» **Work task 1**: Using the article on rural connectivity below, explain why Eurona and Hispasat are launching their two pilot projects.
» **Work task 2**: According to the article on rural connectivity below, in which provinces are the initiatives being carried out?

» **Exercise passage**:
····················

Eurona and Hispasat bet on connectivity in rural areas
- Both companies are developing two pilot projects, in collaboration with Florette and Digitanimal, which allow the monitoring of crops and livestock in real time.
- According to FAO's 'Population Outlook 2019', the agrifood sector should be 70%-80% digitized over the next 5 years to respond to the challenges in this area.
EURONA, the Spanish telecommunications multinational and Hispasat, the Spanish communications satellite operator of the Red Eléctrica Group, are launching two pilot projects to promote the digital transformation of the agrifood sector in rural areas and mitigate the digital divide in the field through technologies such as satellite and WiFi hotspot. The initiatives are being carried out in the provinces of Ávila and Alicante in collaboration with local farmers.

····················

(Dataset entries)
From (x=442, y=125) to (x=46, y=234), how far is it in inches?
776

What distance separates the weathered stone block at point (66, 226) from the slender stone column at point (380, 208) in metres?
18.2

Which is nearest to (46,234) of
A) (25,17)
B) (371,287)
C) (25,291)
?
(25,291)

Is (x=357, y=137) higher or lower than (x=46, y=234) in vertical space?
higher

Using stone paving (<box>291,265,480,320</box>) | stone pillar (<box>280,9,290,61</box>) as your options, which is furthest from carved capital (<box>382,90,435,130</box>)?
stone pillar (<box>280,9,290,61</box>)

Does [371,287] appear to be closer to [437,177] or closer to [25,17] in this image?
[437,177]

····················

» **Expected output 1**: Eurona and Hispasat are launching the two pilot projects to promote the digital transformation of the agrifood sector in rural areas. They also aim to mitigate the digital divide in the field through technologies such as satellite and WiFi hotspot.

» **Expected output 2**: Ávila and Alicante.